À partir des années 1950, l’optimisme des étudiants acadiens est « sans équivoque » (p. 256). La tendance est à une plus grande « collaboration avec la communauté étudiante anglophone » (p. 325). Cette soif de participation à des structures dépassant l’Acadie ou le Canada français a amené l’historien Joel Belliveau à conclure à l’adhésion des étudiants à la « modernisation libérale » (Le « moment 68 » et la réinvention de l’Acadie, PUO, 2014). Volpé rejette toutefois l’utilisation du terme « libéral » :
Les continuelles allusions, dans le mouvement étudiant acadien, à l’atteinte du bien commun, à la responsabilisation des personnes, à l’engagement des étudiants citoyens, à la revendication de droits accompagnée de la reconnaissance de devoirs ou encore à la liberté consciente, ces allusions, disons-nous, ne s’apparentent pas tant à une posture libérale qu’à une quête d’émancipation, voire de libération de la personne en vue de son épanouissement intégral
p. 325
A priori, il ne semble pas y avoir de divergences profondes entre Volpé et Belliveau en ce qui a trait à leur compréhension de la réalité historique. Le « libéralisme » tel que défini par Belliveau — qui inclurait vraisemblablement la « nouvelle gauche » nord-américaine des années 1960 — et les « allusions » que Volpé énumère sont-ils forcément antinomiques ?

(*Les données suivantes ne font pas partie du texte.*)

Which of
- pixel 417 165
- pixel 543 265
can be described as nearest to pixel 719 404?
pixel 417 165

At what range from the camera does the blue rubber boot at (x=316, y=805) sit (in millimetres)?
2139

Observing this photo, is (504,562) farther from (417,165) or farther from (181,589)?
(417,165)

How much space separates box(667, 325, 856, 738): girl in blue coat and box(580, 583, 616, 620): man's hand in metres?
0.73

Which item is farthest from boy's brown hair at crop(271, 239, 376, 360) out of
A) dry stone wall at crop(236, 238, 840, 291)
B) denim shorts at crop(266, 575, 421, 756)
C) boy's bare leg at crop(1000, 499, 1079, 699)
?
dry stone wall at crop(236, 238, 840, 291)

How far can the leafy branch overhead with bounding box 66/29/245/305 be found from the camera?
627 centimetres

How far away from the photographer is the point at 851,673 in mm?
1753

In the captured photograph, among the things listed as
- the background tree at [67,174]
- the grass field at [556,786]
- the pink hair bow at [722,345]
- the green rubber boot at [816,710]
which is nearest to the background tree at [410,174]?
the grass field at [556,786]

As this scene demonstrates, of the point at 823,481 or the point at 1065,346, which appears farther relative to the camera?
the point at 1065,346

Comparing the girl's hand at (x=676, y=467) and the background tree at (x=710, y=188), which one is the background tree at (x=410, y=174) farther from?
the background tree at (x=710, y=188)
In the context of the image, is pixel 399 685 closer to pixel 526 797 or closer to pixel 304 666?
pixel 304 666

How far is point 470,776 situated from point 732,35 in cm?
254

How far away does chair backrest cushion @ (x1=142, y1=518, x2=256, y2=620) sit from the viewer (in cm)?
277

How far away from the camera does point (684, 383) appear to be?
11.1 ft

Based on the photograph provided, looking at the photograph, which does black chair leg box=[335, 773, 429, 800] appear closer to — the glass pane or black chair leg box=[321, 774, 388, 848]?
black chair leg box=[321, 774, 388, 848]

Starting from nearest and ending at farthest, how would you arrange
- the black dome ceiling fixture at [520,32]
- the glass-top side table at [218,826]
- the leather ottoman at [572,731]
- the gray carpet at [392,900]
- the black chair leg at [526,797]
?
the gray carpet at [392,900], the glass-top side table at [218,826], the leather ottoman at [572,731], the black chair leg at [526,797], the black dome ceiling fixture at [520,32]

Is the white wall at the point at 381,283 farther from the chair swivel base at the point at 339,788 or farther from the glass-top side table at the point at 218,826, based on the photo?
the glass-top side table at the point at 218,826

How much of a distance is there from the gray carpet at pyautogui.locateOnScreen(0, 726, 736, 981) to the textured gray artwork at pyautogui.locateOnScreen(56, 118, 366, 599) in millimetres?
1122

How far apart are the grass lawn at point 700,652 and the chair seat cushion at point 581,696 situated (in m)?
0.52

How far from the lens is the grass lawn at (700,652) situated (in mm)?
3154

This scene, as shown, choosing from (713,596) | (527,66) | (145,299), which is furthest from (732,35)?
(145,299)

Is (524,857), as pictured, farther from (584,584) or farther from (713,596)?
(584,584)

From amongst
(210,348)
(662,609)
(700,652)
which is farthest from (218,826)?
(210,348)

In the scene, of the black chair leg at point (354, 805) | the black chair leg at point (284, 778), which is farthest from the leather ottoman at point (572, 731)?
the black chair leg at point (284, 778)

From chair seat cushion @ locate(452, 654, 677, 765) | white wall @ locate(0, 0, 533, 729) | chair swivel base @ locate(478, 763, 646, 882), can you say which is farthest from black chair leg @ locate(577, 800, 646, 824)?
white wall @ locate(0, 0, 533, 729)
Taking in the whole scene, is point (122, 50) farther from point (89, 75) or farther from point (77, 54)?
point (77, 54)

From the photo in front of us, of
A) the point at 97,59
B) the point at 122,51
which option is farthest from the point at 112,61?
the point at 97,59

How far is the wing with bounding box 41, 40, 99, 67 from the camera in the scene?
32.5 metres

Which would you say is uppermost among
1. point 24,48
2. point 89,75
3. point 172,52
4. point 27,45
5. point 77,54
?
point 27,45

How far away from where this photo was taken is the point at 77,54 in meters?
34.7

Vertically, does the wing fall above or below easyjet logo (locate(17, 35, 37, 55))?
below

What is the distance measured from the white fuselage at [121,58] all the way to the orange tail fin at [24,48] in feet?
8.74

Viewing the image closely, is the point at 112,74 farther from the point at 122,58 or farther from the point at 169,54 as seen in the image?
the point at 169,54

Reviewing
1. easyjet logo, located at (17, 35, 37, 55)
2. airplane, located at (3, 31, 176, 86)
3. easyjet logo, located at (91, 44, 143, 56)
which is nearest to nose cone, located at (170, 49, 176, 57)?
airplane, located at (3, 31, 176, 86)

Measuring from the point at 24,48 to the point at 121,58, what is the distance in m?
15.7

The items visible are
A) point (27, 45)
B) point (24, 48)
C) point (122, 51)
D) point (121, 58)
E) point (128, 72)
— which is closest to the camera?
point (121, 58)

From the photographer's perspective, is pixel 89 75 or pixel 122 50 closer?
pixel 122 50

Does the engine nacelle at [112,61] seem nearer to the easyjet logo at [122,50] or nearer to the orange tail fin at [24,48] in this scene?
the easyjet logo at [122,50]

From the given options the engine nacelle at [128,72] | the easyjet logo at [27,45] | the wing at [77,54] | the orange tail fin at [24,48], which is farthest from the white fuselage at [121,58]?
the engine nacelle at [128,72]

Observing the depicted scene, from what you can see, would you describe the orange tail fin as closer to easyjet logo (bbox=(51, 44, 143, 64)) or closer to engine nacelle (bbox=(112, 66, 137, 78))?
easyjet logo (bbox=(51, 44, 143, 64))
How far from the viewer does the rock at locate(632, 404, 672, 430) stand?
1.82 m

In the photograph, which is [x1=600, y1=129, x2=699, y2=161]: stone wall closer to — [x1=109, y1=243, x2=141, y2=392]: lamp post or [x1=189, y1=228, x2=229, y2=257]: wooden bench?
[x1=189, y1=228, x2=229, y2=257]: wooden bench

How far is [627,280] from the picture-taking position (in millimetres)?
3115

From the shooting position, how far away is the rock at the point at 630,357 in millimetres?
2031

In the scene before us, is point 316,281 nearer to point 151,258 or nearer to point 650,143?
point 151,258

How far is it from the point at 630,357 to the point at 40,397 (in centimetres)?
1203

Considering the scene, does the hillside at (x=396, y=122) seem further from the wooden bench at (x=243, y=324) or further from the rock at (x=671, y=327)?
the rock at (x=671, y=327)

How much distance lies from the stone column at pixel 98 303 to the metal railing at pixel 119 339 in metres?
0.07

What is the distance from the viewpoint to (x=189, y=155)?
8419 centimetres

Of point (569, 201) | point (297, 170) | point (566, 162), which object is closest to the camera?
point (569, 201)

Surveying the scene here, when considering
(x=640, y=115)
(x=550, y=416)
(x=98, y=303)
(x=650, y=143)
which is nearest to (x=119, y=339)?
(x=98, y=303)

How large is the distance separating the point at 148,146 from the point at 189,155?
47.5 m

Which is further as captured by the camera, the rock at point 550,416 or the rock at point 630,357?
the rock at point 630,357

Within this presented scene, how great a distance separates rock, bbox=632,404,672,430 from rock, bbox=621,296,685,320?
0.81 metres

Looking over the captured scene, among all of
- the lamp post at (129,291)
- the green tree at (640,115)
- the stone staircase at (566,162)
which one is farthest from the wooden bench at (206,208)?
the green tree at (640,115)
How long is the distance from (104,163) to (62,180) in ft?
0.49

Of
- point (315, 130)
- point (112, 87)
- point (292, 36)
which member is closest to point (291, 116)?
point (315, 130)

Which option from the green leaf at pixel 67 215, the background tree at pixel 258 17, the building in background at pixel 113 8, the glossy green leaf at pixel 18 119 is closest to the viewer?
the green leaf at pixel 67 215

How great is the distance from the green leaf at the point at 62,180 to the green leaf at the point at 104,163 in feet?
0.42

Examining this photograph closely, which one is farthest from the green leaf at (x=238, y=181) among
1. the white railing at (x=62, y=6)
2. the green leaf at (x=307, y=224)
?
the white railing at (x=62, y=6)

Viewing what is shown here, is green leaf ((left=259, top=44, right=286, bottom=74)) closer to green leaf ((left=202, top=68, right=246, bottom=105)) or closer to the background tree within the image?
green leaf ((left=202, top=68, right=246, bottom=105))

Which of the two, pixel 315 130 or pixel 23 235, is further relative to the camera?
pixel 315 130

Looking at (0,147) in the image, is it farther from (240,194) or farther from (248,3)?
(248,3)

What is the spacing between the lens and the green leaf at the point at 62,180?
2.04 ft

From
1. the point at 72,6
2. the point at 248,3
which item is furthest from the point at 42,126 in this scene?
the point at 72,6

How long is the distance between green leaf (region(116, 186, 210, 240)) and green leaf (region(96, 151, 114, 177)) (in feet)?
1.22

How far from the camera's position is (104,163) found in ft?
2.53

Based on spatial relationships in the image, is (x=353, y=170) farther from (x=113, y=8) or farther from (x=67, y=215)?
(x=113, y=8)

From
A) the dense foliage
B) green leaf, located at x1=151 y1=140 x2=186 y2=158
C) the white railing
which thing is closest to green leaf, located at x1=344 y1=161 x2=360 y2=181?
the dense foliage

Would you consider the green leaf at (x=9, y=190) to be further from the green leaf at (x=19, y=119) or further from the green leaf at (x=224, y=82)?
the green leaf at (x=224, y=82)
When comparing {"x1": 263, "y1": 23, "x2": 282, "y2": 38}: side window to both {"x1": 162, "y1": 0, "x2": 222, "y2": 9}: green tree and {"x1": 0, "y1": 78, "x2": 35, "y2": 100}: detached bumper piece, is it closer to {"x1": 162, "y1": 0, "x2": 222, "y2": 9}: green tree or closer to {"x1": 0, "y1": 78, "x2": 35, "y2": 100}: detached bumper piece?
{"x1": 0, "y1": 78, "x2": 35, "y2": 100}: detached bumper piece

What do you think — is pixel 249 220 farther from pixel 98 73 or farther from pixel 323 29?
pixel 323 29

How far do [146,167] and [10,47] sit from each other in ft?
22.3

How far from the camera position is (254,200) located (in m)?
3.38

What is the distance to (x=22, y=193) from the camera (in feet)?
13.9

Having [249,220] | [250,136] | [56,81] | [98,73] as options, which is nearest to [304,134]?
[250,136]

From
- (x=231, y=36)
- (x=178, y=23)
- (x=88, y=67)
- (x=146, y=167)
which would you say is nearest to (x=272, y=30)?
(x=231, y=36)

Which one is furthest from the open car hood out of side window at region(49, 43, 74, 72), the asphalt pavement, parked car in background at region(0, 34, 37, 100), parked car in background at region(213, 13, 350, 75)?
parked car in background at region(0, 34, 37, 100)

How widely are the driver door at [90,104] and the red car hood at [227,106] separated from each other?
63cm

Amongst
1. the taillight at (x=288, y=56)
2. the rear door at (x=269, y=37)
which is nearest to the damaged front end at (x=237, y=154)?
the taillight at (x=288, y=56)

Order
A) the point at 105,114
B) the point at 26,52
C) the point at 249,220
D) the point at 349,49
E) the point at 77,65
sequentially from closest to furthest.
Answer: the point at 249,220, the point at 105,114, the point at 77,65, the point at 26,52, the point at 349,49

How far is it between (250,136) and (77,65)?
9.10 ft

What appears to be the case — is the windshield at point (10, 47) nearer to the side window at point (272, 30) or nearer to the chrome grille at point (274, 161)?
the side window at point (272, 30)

En général, l’auteur a tendance à insister sur la manière dont il se démarque de l’historiographie existante. Dans la conclusion de son ouvrage, par exemple, il s’inscrit en faux contre « des interprétations manichéennes de l’Acadie d’avant 1960 qui la réduisaient à une petite société empreinte d’un clérico-nationalisme réactionnaire et immuable » (p. 327). Toutefois, comme il l’admet lui-même au tout début de son livre, cela fait plusieurs décennies que l’on n’entend plus de telles affirmations chez les acadianistes (p. 7). Le caractère « révisionniste » de l’étude (mis en évidence sur la quatrième de couverture, notamment) nous paraît donc un peu exagéré.
Cela étant dit, jusqu’à maintenant, l’historiographie acadienne a beaucoup insisté sur le développement des idées néonationalistes dans les années 1960 et 1970 sans nécessairement explorer en profondeur leurs origines. D’où la contribution positive de cet ouvrage.